Excuse : ‘le refactoring permanent, c’est du gâchis!’
Cette phrase peut tout à fait servir en complément de ‘la conception émergente, ça ne marchera pas pour nous’ (en fait, ça s’est passé EXACTEMENT comme ça…).Pourtant, le refactoring, ce n’est pas sale. Ce n’est que l’équivalent d’un bon entretien de sa voiture, de son jardin, sauf que c’est votre code que vous entretenez. D’abord faire quelque chose qui marche, puis grâce au filet du TDD (ou au moins de sa batterie de tests unitaires…), faire quelque chose de propre, et ainsi de suite.
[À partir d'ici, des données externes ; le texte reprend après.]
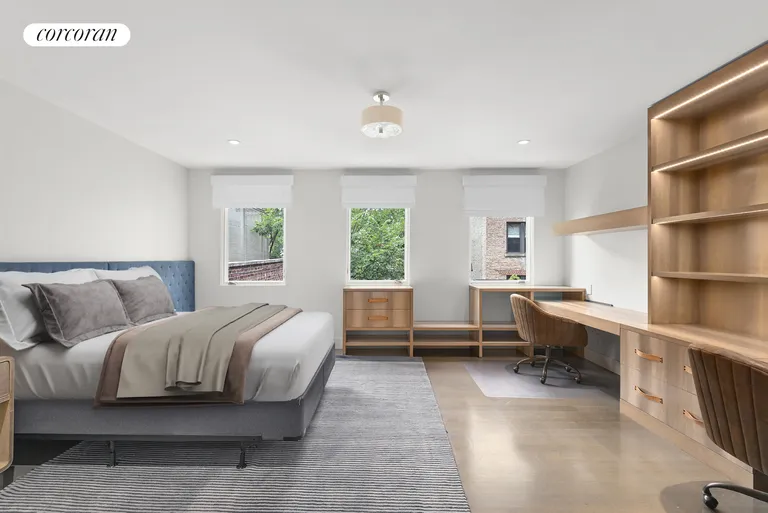 New York City Real Estate | View 171 East 73rd Street | Bedroom | View 13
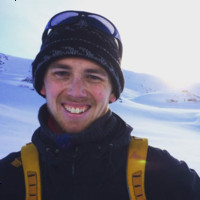 Jon Meiholt
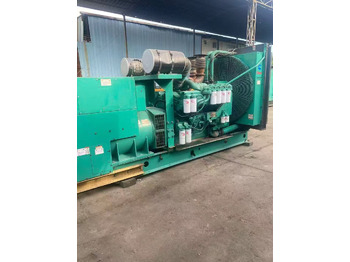 HVAC seade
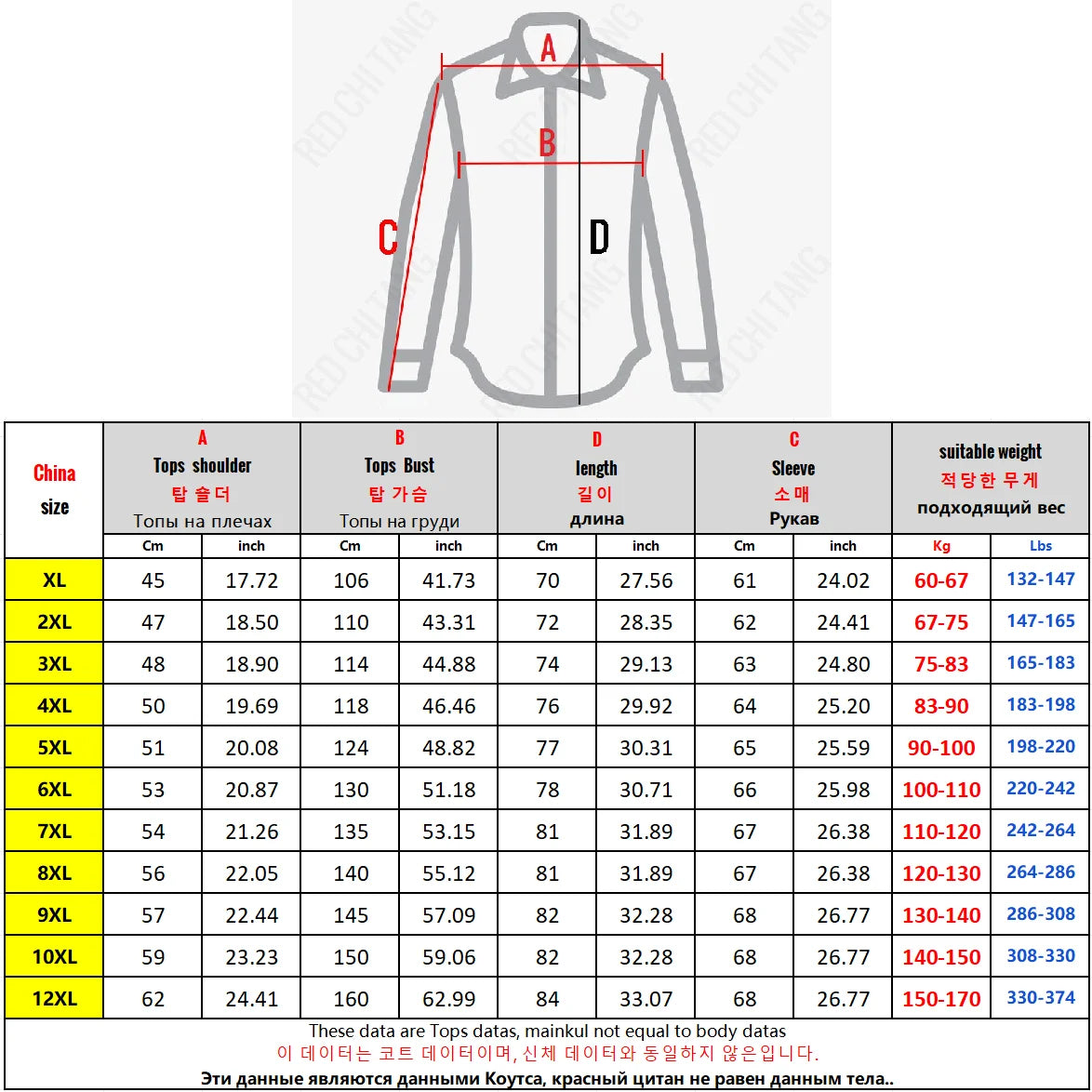 Extra Big Size Men's Spring Jacket Stand Collar Zip Up Coat Male Plus Large 10XL 12XL Loose Casual Fashion Work Wear Outerwear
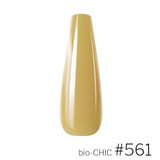 #561 - bio-CHIC Gel Polish 15ml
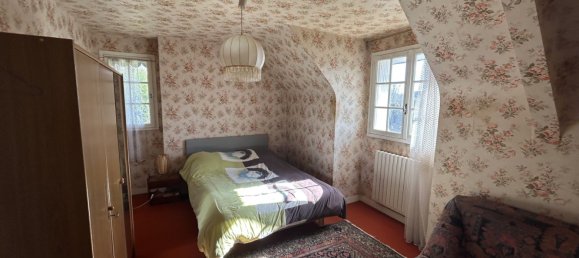 Casa de 8 dormitorios en Bubry, France No. 205724 13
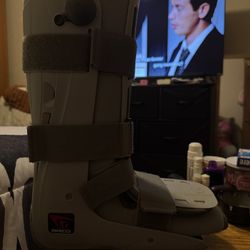 Medical Boot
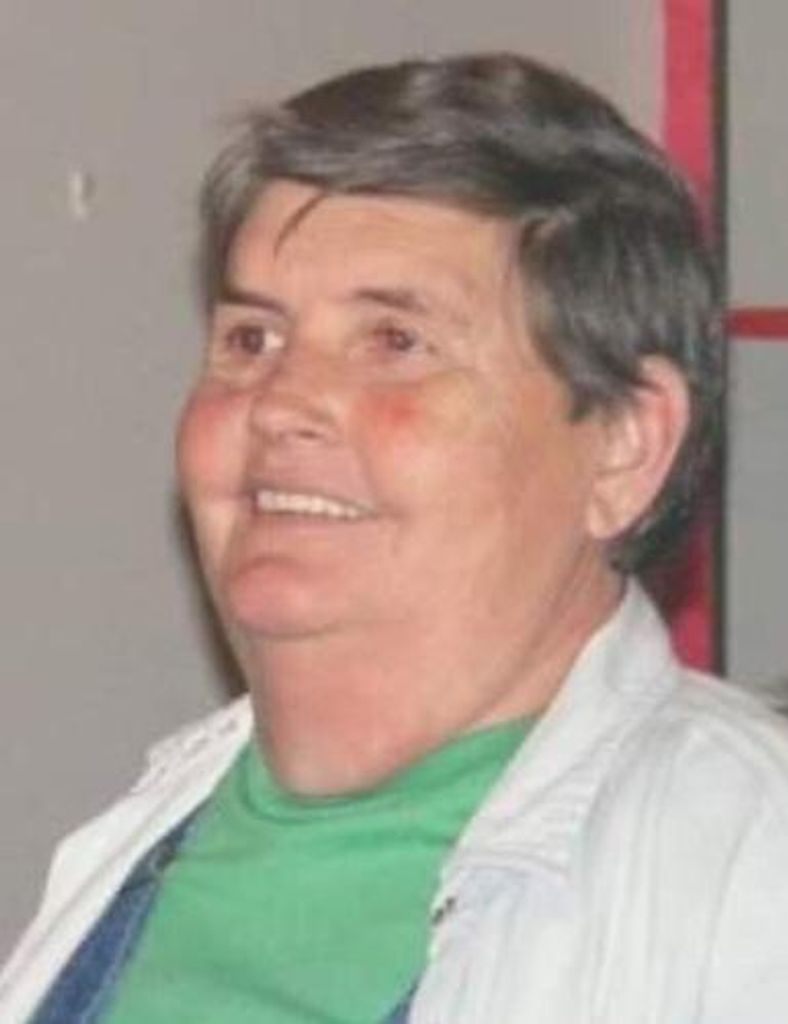 Minnie Lou Marshall Profile Photo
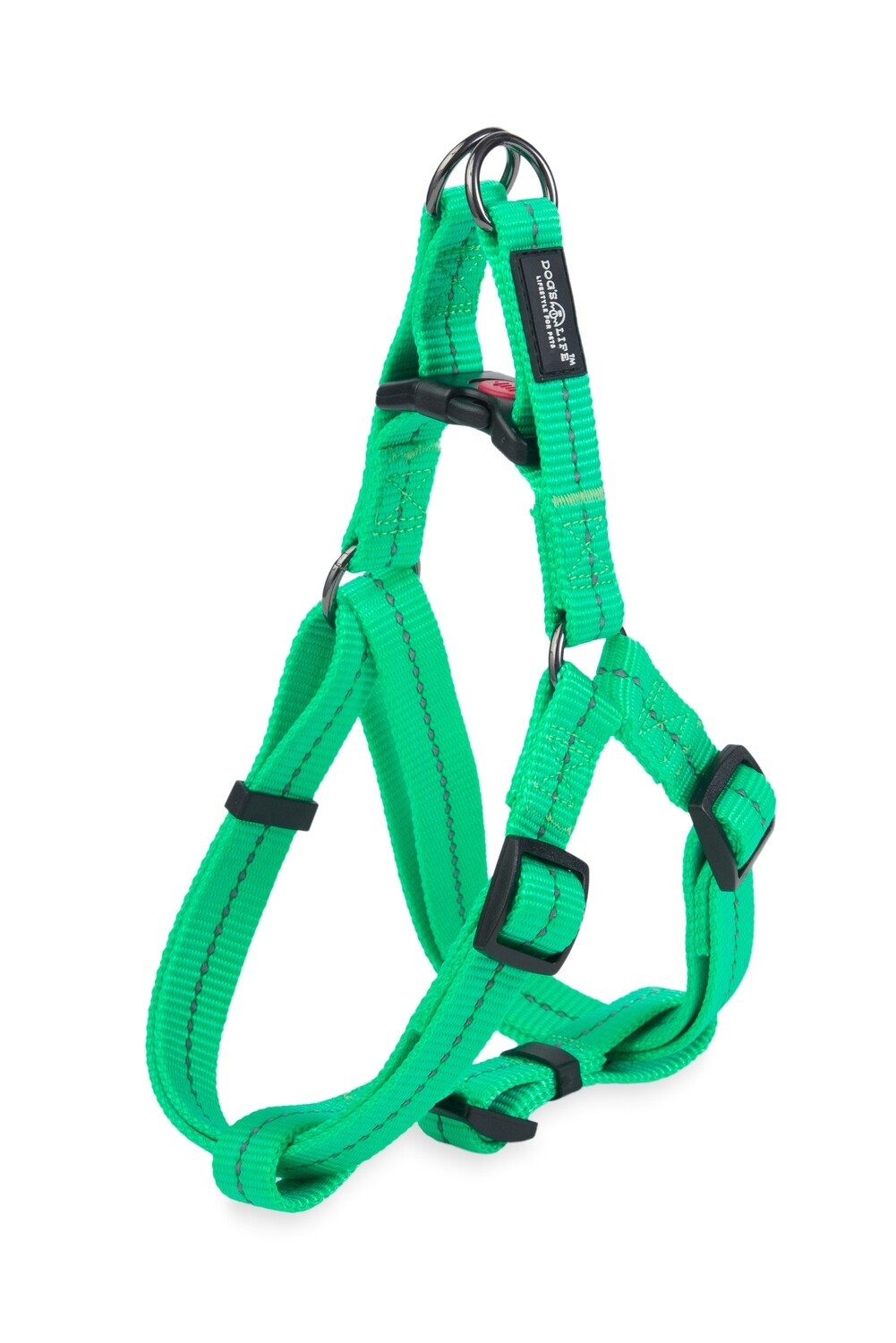 Dog's Life Step In Harness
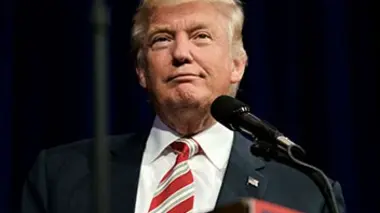 Le monde selon Trump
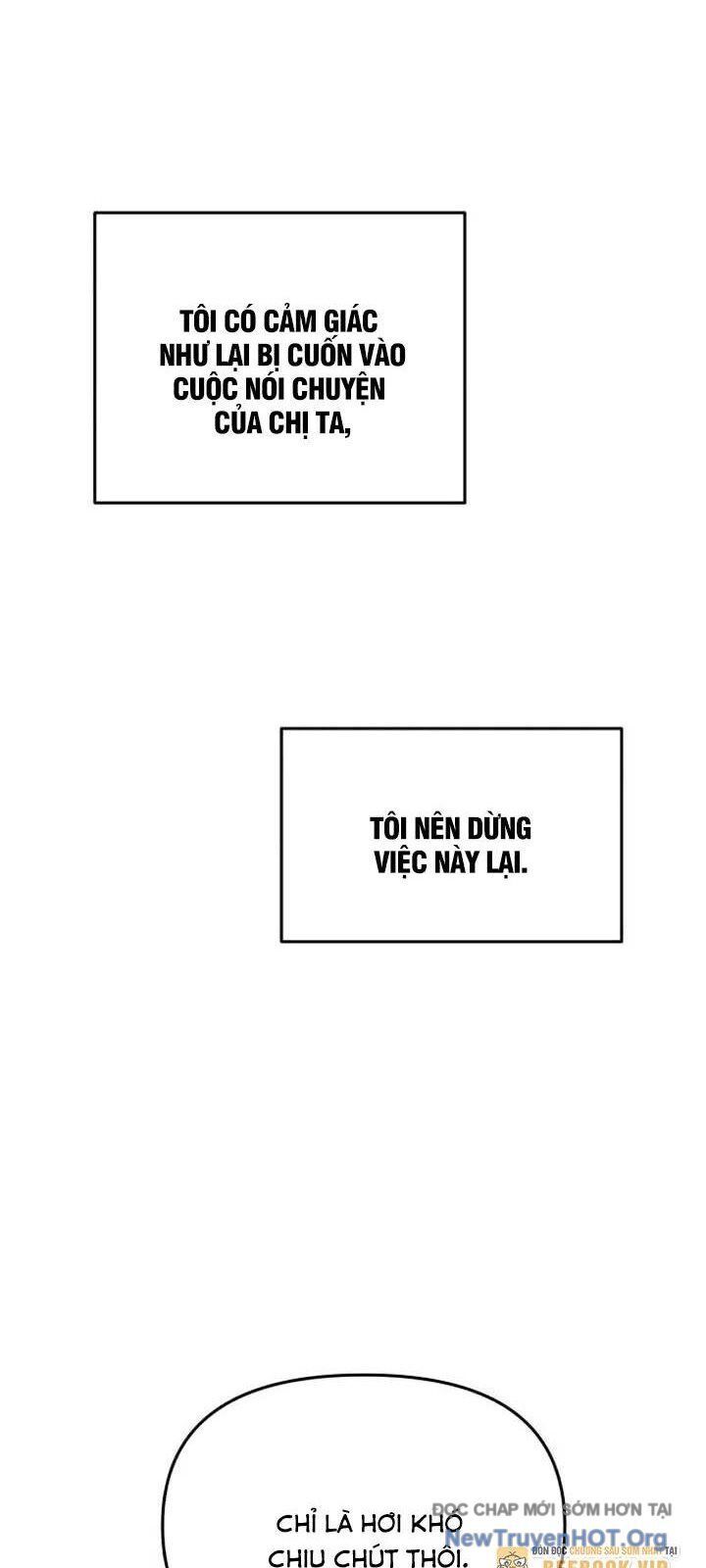 Bias Của Tôi Trên Chuyến Tàu Cuối Cùng Chương 28 - Trang 22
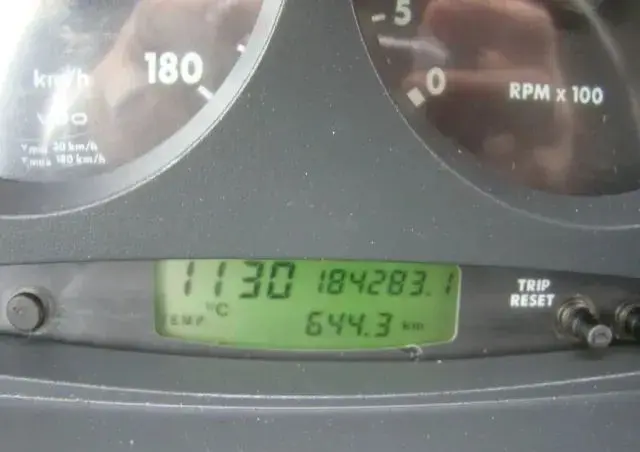 IVECO DAILY 40 C 12 WYWROTKA 3.5T 4.20M KLIMA 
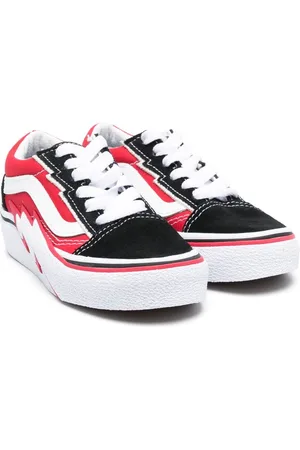 Vans Sneakers Old Skool OTW Sidewall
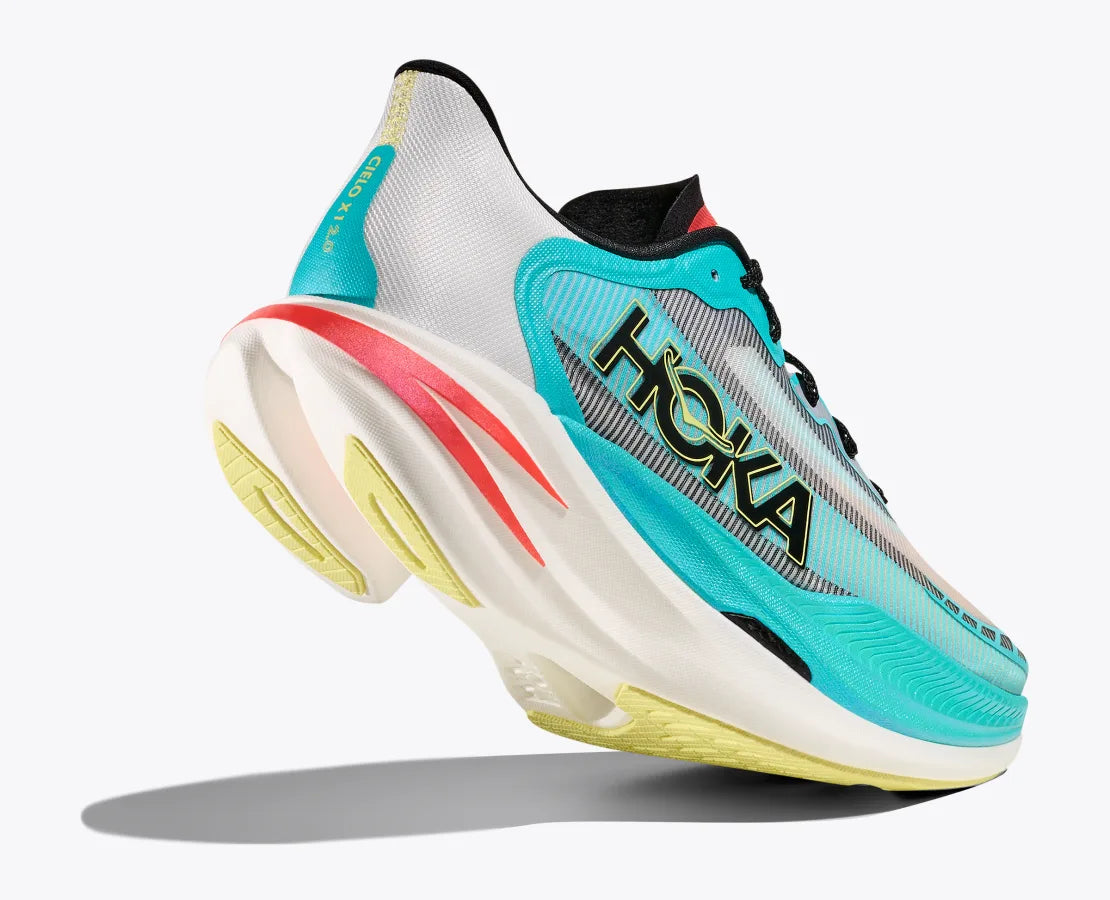 HOKA Unisex Cielo X1 2.0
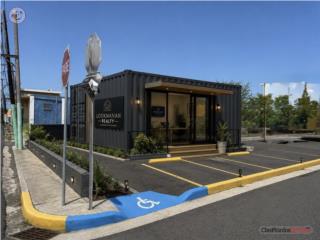 Esquina Comercial en Calle Santiago #...
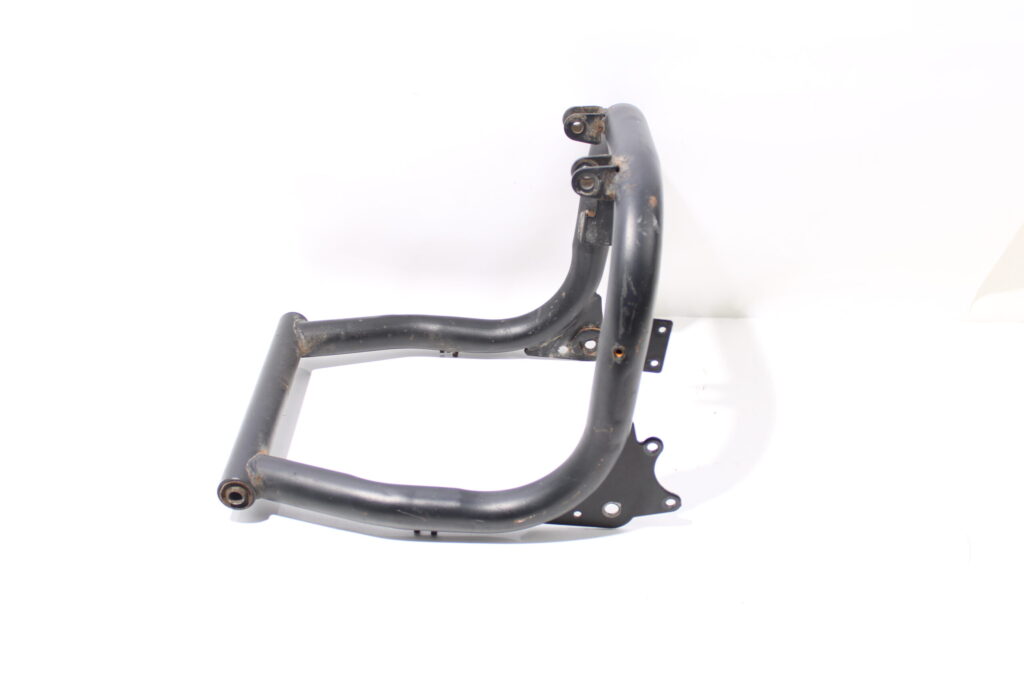 Achterbrug | elektrische chopper | city coco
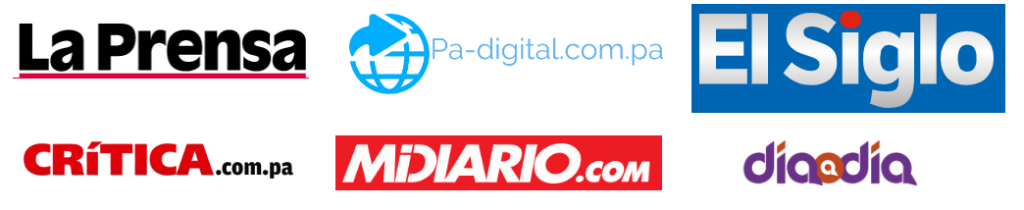 publicar en periodico panama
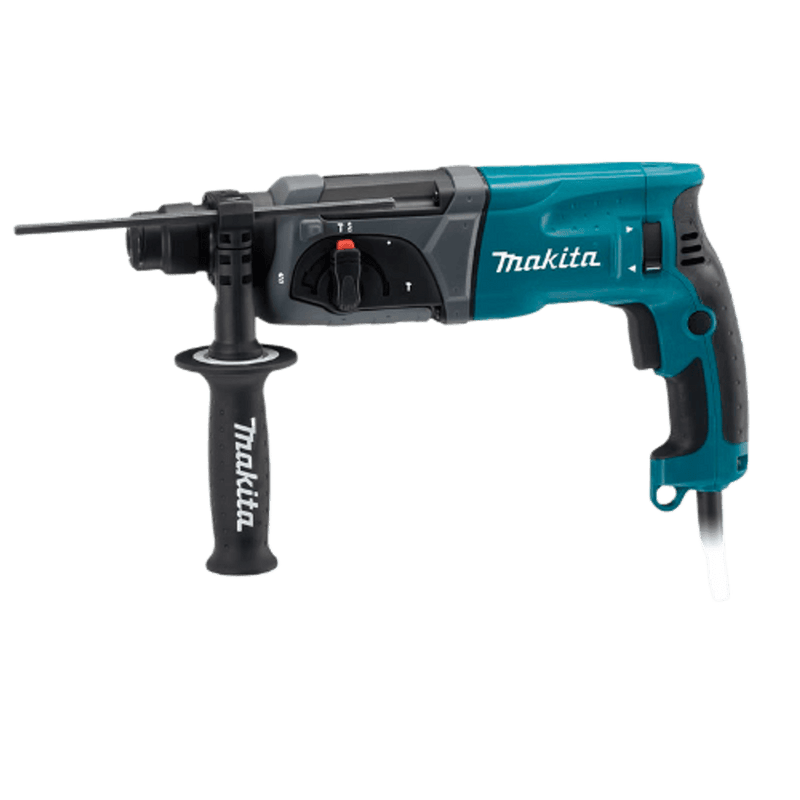 MARTELETE COMBINADO SDS PLUS 800W 127V HR2470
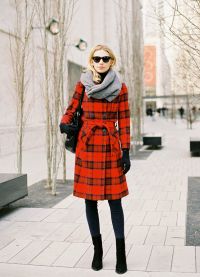 модные зимние пальто 4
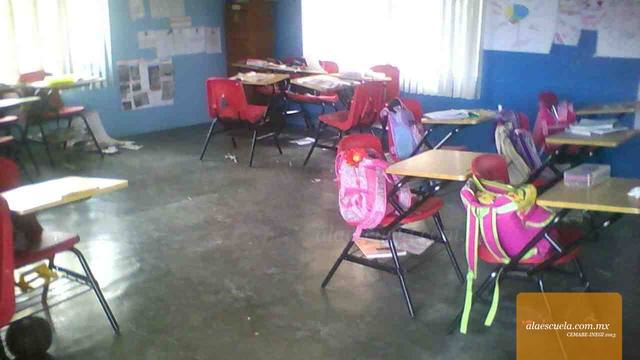 Aulas (vista previa)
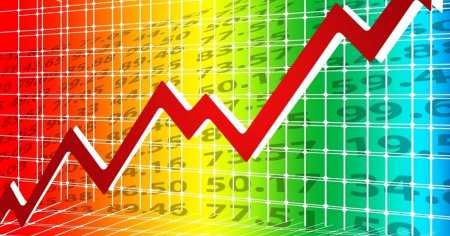 Avertismentul BERD pentru Romania: Atentie la cresterea salariilor, pensiilor si a deficitului fiscal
Le refactoring ‘permanent’, ce n’est pas plus du gâchis qu’un design overkill, qui a mis X mois à voir le jour, pour finalement être mis à mal par une fonctionnalité dont on n’avait pas connaissance durant cette phase ‘d’architecture’…
Toute ressemblance avec des situations réelles n’est pas fortuite. L’agilité n’est pas un chemin semé de roses : parfois, ça ne prend pas. Inutile alors d’insister, certaines équipes ne sont pas faites pour cette approche du développement informatique. Par manque de volonté, par peur du changement, par préférence au retour vers une zone de confort (le fameux ‘c’était mieux avant’). Sans acceptation du changement, toutes vos tentatives resteront vaines.